- _OBJECTIVE_:
Copy out only the span from the line with "From the camera's" to the end of the data, both ends kept, word for word.

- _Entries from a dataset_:
········
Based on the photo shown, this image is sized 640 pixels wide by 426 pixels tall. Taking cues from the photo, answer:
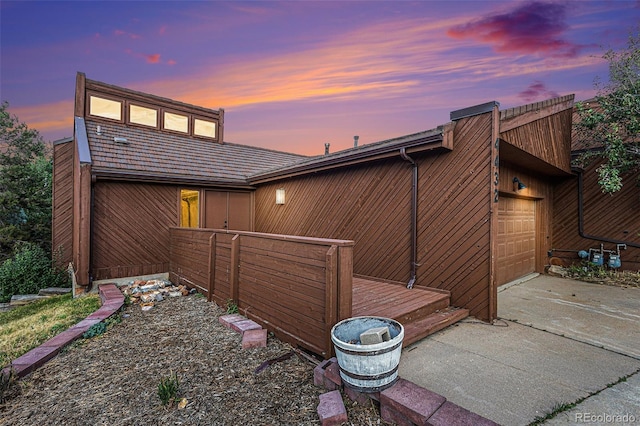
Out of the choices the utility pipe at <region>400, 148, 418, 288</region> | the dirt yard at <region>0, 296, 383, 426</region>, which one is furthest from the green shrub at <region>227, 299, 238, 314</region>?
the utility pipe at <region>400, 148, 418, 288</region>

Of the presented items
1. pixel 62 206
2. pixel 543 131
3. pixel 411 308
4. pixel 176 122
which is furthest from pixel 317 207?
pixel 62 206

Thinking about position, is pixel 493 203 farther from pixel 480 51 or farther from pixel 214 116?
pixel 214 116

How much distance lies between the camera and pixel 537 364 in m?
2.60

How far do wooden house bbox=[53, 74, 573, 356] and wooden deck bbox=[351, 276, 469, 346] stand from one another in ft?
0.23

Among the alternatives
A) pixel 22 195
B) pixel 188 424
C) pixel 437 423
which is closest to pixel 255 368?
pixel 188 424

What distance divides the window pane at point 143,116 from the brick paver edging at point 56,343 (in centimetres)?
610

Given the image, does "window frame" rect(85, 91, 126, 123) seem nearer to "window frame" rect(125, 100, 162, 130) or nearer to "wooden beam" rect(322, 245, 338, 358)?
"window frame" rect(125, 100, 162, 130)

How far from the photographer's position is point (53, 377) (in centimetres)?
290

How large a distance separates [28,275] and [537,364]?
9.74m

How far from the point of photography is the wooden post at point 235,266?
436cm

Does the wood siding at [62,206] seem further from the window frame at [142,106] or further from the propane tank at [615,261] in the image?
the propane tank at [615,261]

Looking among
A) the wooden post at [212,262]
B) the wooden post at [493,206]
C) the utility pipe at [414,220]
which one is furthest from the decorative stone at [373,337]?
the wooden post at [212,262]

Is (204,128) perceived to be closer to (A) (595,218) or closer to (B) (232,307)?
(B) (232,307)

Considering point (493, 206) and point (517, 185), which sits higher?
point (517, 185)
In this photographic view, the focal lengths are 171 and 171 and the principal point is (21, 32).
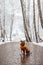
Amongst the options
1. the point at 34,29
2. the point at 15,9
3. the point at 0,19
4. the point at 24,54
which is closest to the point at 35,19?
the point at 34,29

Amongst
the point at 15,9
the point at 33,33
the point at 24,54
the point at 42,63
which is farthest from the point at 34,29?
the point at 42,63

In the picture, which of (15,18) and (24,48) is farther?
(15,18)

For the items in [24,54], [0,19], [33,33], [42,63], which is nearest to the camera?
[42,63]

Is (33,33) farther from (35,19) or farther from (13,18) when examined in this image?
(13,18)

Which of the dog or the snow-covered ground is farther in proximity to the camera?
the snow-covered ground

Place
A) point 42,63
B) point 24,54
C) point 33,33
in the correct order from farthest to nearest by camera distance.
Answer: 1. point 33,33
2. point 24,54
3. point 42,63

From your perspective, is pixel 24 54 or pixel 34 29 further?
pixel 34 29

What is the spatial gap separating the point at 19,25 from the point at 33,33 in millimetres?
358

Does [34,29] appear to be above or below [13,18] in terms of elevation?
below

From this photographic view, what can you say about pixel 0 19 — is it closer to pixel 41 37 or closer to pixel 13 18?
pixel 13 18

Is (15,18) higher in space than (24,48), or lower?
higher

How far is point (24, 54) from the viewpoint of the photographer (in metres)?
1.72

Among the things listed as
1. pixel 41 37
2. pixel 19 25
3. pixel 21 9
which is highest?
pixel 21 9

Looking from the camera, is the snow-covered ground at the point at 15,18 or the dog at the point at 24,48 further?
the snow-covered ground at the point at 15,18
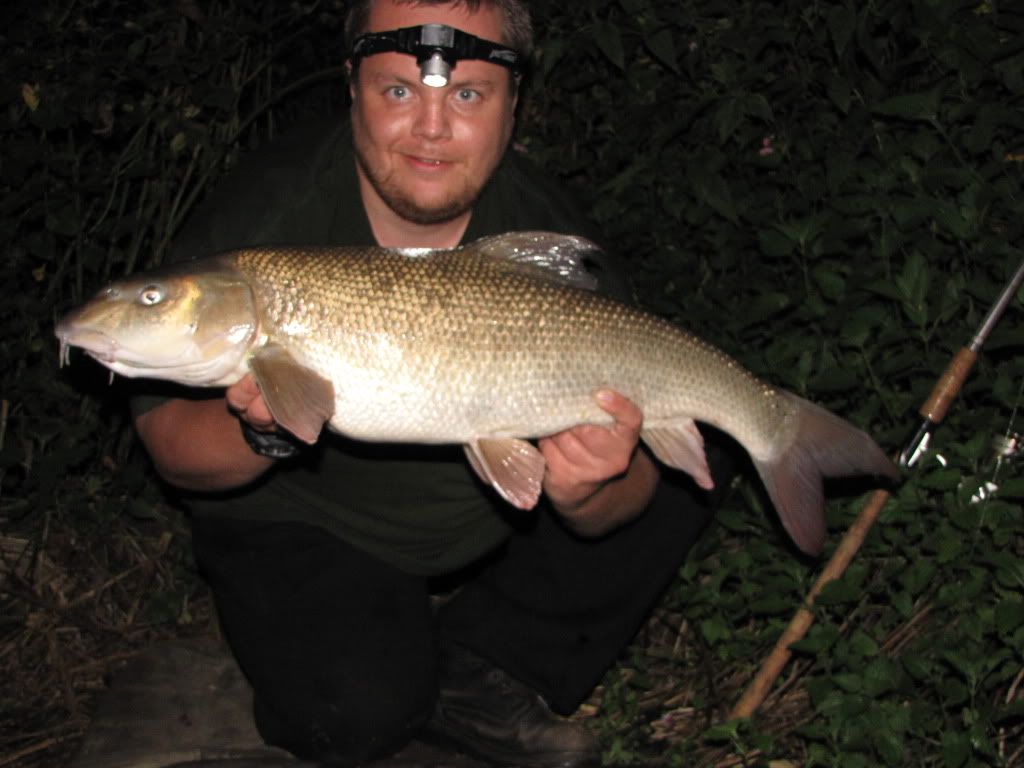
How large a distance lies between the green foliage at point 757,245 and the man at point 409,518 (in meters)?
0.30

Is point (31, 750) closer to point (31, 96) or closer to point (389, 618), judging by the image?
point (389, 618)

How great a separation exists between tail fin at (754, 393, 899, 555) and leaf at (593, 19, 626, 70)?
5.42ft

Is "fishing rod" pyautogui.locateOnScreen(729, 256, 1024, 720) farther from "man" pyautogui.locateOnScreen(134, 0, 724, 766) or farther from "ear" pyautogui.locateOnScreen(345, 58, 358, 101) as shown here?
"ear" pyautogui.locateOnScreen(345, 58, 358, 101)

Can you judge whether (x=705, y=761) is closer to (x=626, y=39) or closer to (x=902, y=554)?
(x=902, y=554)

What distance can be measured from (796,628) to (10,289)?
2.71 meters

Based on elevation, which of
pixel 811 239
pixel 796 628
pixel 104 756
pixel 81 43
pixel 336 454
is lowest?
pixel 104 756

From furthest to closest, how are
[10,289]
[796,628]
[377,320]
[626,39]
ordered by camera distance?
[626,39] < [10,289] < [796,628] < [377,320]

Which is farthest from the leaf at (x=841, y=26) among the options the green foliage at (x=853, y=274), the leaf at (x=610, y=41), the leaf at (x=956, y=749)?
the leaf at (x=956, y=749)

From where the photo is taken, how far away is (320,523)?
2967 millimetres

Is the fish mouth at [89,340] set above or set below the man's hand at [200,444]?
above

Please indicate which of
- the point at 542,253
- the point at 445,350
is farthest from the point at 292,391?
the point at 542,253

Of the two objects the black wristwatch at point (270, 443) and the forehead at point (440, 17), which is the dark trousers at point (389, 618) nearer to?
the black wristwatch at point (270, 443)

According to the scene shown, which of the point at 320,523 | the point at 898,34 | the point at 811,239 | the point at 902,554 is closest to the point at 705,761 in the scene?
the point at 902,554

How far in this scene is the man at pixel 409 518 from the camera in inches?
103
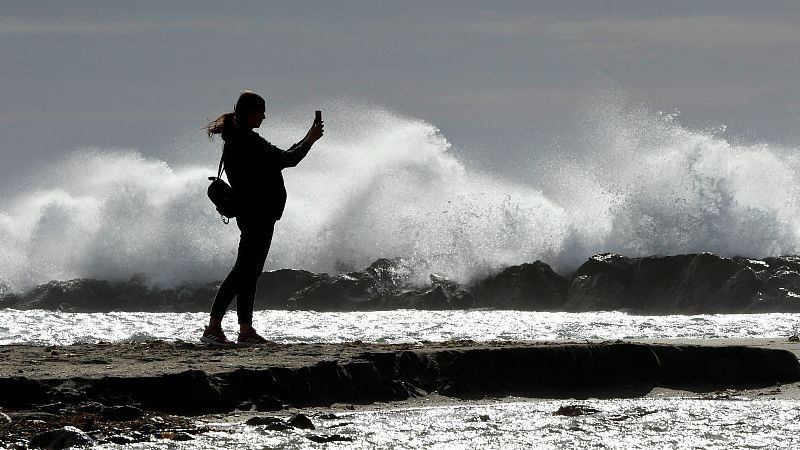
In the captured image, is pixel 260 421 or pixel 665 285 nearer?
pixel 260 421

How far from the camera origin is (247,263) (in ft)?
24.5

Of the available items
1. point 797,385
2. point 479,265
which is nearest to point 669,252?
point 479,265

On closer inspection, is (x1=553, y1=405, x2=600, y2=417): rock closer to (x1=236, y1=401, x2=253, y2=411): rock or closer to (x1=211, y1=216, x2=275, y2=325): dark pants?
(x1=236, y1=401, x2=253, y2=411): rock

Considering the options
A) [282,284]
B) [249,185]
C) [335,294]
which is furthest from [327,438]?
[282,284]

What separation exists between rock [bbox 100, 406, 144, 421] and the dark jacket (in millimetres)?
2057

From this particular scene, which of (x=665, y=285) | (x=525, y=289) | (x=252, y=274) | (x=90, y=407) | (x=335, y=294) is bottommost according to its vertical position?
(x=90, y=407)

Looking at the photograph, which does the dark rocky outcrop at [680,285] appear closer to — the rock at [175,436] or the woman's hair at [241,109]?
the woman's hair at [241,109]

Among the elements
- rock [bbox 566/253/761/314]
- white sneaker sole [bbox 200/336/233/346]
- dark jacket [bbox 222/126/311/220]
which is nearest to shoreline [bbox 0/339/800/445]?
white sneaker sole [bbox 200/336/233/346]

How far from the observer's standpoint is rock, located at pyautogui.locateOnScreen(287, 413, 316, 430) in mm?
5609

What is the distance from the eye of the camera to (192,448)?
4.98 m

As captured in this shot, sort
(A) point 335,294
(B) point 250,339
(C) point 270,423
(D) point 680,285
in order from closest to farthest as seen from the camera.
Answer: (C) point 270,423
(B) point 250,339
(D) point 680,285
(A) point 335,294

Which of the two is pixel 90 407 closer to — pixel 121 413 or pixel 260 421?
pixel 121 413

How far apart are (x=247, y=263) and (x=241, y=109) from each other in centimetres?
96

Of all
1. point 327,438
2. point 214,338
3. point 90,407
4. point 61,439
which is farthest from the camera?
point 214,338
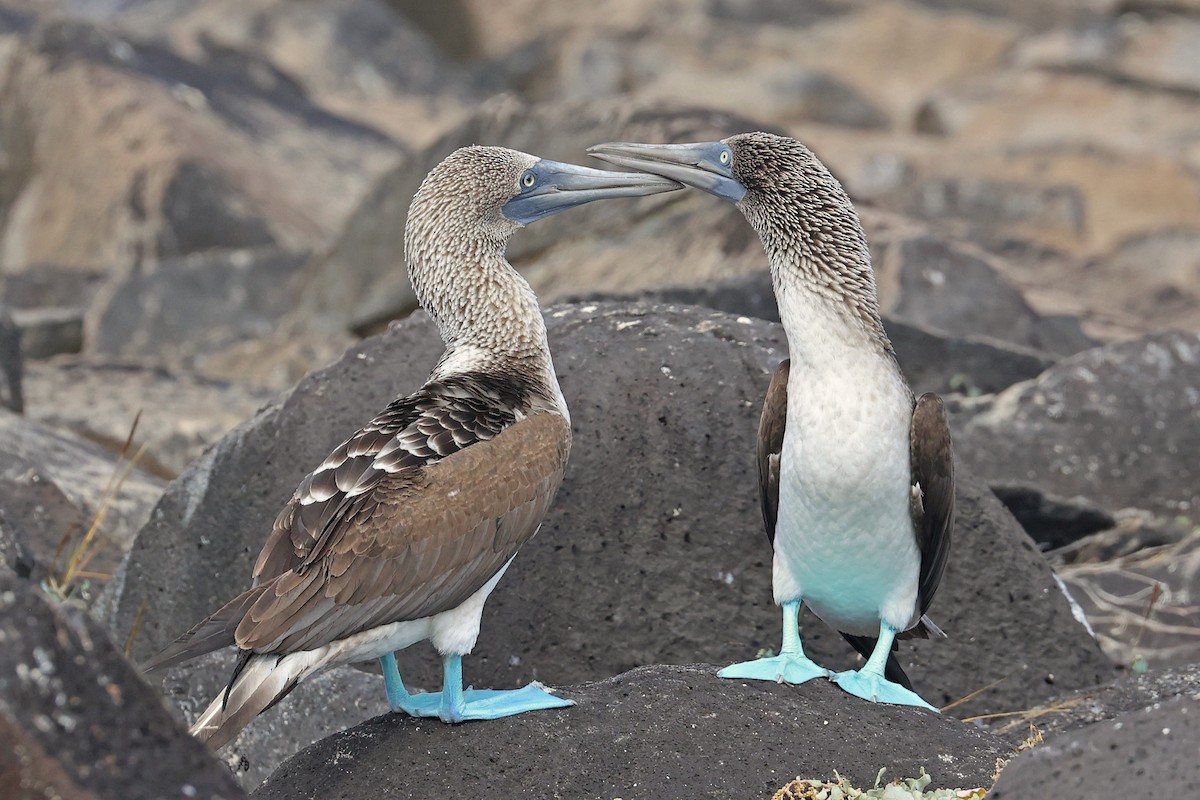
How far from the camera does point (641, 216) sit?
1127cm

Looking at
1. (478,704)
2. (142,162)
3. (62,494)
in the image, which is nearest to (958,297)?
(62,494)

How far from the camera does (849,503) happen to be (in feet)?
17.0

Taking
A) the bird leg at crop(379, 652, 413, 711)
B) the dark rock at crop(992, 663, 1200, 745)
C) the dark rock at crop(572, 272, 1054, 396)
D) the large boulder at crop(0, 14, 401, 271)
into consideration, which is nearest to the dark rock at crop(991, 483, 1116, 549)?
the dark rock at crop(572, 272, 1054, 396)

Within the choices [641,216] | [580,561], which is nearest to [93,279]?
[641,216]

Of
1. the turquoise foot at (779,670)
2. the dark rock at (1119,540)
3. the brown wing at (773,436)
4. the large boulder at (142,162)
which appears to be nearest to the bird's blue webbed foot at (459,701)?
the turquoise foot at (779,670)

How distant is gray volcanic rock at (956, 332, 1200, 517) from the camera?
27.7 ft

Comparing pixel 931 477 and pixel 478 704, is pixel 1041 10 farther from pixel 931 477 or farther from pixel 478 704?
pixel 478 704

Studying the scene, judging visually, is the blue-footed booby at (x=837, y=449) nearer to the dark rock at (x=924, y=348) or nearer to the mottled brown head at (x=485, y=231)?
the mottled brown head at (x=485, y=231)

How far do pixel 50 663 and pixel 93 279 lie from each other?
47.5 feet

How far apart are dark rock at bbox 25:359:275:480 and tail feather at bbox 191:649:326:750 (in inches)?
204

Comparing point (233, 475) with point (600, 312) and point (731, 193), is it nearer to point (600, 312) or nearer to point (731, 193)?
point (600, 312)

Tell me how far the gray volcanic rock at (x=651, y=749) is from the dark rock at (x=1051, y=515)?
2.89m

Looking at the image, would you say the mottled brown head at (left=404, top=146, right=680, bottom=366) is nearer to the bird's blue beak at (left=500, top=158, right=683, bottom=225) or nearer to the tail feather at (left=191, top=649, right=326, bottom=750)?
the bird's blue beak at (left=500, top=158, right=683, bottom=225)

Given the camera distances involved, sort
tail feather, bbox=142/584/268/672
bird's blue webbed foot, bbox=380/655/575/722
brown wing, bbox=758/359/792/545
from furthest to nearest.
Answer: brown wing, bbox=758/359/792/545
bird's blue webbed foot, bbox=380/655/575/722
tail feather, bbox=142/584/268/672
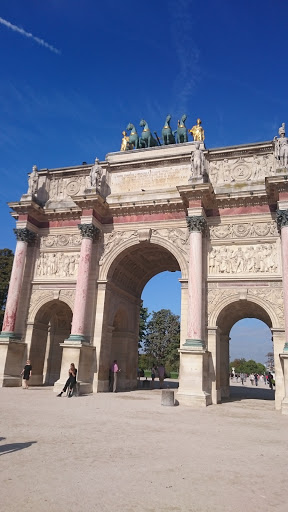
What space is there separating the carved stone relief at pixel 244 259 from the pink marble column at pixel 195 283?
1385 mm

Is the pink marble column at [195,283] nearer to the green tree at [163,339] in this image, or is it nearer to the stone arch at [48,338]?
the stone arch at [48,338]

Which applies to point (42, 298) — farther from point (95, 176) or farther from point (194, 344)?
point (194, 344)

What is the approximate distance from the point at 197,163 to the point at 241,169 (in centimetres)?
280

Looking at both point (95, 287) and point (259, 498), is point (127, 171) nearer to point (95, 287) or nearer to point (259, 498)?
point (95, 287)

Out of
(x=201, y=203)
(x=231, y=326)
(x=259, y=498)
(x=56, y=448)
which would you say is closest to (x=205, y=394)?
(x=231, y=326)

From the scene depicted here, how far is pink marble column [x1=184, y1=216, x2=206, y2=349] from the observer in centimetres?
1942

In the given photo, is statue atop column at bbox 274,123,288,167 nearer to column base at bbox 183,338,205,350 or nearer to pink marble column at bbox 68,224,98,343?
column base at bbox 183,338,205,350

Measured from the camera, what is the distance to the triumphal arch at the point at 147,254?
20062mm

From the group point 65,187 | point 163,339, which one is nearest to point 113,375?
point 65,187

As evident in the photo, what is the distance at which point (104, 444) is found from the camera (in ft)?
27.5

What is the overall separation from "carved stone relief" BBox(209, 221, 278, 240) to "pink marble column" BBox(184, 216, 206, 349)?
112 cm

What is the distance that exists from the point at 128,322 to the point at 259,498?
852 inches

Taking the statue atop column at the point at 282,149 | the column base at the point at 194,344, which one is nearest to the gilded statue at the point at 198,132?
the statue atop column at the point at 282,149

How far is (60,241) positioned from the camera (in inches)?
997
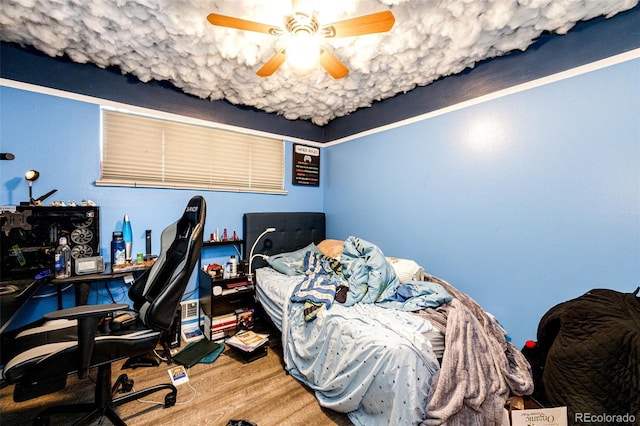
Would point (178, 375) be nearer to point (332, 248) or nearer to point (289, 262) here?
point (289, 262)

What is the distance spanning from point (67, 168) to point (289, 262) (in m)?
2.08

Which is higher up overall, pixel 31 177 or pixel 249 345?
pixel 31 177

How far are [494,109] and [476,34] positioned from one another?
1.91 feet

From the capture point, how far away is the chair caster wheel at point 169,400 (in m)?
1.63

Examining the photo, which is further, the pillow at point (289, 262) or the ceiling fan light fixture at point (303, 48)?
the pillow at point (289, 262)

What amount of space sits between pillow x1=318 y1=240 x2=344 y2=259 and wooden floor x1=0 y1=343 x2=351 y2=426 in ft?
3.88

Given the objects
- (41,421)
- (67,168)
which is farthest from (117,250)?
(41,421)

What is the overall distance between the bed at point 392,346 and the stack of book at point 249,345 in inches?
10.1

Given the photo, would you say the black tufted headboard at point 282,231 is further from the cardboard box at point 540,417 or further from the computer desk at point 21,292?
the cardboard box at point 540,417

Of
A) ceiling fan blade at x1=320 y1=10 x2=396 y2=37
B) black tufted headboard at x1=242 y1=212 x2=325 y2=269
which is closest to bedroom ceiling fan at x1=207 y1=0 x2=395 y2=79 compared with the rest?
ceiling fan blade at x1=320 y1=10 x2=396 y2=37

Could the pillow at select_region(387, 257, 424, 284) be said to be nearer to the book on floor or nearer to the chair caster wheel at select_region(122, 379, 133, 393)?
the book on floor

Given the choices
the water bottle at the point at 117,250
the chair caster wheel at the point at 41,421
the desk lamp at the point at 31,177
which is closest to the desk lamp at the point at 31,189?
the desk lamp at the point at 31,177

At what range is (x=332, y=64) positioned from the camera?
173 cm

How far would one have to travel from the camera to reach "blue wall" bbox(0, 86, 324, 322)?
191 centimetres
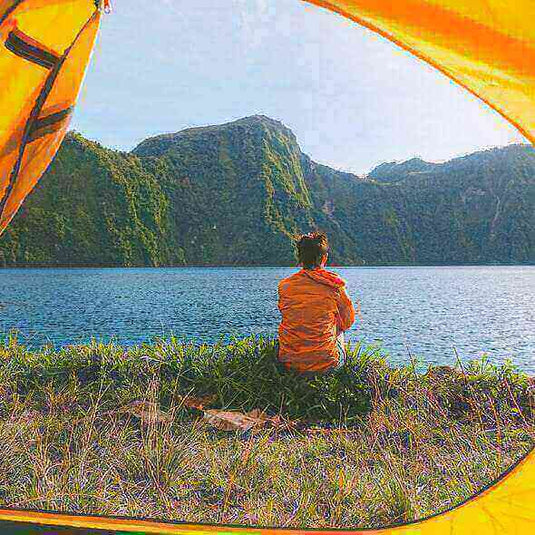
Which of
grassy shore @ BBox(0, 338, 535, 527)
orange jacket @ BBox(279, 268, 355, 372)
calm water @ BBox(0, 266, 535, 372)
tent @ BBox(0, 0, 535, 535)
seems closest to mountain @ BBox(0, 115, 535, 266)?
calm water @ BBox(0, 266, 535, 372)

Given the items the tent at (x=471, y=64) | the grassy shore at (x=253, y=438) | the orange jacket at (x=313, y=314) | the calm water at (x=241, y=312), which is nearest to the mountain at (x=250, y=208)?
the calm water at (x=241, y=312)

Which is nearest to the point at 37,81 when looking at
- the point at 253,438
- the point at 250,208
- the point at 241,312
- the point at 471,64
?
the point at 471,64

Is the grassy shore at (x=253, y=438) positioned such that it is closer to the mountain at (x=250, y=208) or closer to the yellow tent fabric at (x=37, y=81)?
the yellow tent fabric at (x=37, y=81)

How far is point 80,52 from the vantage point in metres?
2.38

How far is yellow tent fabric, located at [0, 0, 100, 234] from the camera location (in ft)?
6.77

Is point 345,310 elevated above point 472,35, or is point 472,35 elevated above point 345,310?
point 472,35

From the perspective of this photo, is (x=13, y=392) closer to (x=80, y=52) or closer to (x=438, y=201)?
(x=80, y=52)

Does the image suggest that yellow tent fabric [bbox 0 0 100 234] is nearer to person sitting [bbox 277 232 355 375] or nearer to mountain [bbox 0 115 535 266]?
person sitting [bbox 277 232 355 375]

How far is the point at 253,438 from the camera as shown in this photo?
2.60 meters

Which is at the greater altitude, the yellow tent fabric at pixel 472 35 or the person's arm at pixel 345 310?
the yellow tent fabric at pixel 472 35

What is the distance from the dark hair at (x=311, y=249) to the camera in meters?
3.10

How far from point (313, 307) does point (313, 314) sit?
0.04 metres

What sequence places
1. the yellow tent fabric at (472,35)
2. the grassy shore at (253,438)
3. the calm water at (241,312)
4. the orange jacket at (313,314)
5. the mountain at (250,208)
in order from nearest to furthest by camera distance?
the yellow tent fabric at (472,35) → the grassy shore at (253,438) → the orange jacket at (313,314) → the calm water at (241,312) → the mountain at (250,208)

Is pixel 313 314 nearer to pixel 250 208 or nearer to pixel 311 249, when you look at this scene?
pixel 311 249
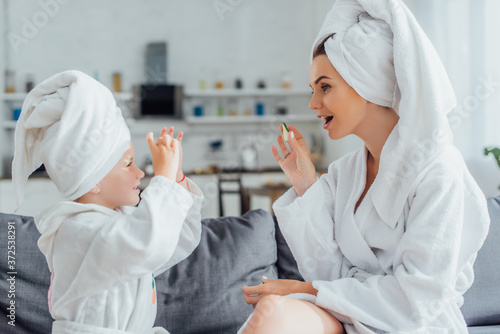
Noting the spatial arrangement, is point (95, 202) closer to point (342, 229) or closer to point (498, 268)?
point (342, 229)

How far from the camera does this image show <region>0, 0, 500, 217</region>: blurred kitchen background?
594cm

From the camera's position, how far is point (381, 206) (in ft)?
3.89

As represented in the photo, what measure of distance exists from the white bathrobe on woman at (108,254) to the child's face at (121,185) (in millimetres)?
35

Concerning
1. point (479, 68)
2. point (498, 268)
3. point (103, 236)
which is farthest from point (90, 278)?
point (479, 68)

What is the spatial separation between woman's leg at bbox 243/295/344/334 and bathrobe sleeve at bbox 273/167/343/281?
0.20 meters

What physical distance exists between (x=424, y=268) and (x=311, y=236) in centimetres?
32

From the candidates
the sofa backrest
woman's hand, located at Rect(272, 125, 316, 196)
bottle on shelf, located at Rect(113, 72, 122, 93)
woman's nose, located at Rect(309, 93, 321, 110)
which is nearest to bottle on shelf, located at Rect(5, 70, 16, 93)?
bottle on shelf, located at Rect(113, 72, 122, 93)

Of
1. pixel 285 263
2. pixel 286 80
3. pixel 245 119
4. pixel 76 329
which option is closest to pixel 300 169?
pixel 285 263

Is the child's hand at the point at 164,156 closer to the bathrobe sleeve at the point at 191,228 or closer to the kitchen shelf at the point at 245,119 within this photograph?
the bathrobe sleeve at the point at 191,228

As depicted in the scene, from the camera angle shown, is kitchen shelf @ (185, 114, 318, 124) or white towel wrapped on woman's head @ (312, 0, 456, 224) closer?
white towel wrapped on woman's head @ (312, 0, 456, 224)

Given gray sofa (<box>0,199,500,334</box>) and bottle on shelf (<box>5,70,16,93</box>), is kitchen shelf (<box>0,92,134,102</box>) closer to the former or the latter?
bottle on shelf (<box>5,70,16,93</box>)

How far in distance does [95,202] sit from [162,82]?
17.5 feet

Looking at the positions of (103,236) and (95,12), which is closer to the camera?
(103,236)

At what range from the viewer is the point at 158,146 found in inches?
········
- _FINISHED ANSWER_:
From the camera's position, how far is point (381, 206) (in ft)?
3.89

As represented in the photo, what measure of distance exists from the white bathrobe on woman at (108,254) to the child's face at (121,185) (in millimetres)?
35

Concerning
1. point (479, 68)
2. point (498, 268)
3. point (103, 236)
which is farthest from point (90, 278)?
point (479, 68)

What is the spatial separation between woman's leg at bbox 243/295/344/334 and bathrobe sleeve at bbox 273/167/343/281?
0.20 meters

What physical distance exists between (x=424, y=268) and (x=311, y=236) in centimetres?
32

From the candidates
the sofa backrest
woman's hand, located at Rect(272, 125, 316, 196)
bottle on shelf, located at Rect(113, 72, 122, 93)
woman's nose, located at Rect(309, 93, 321, 110)
which is nearest to bottle on shelf, located at Rect(5, 70, 16, 93)?
bottle on shelf, located at Rect(113, 72, 122, 93)

Of
1. pixel 285 263
2. pixel 286 80
3. pixel 245 119
4. pixel 76 329
which option is closest to pixel 300 169?
pixel 285 263

Is the child's hand at the point at 164,156 closer to the bathrobe sleeve at the point at 191,228 or closer to the kitchen shelf at the point at 245,119 within this photograph?
the bathrobe sleeve at the point at 191,228

As depicted in the scene, from the camera angle shown, is kitchen shelf @ (185, 114, 318, 124) or white towel wrapped on woman's head @ (312, 0, 456, 224) closer?
white towel wrapped on woman's head @ (312, 0, 456, 224)

Given gray sofa (<box>0,199,500,334</box>) and bottle on shelf (<box>5,70,16,93</box>), is kitchen shelf (<box>0,92,134,102</box>) closer to the former or the latter?
bottle on shelf (<box>5,70,16,93</box>)

How far in distance does [95,202] sit from [162,82]?
17.5 feet

Looking at the positions of (103,236) and (95,12), which is closer to the camera?
(103,236)

At what range from the viewer is the point at 158,146 found in inches?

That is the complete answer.